Collected data:
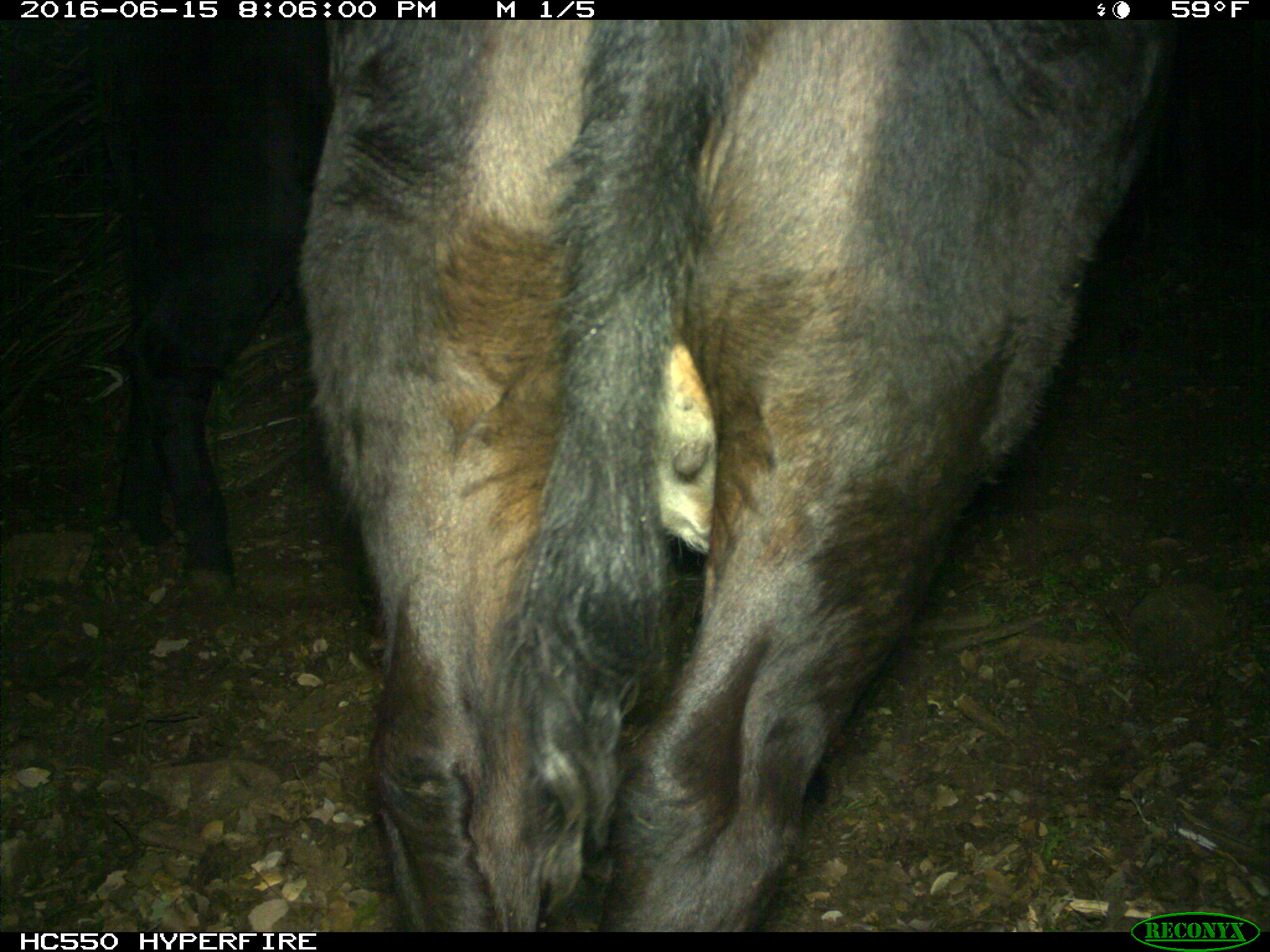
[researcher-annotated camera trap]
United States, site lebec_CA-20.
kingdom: Animalia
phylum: Chordata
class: Mammalia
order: Artiodactyla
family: Bovidae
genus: Bos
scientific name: Bos taurus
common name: domestic cow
Bos taurus (domestic cow).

Exercise aim: Reproduce each entry above word for word. Pictures are not part of the copy.

Task result:
[researcher-annotated camera trap]
United States, site lebec_CA-20.
kingdom: Animalia
phylum: Chordata
class: Mammalia
order: Artiodactyla
family: Bovidae
genus: Bos
scientific name: Bos taurus
common name: domestic cow
Bos taurus (domestic cow).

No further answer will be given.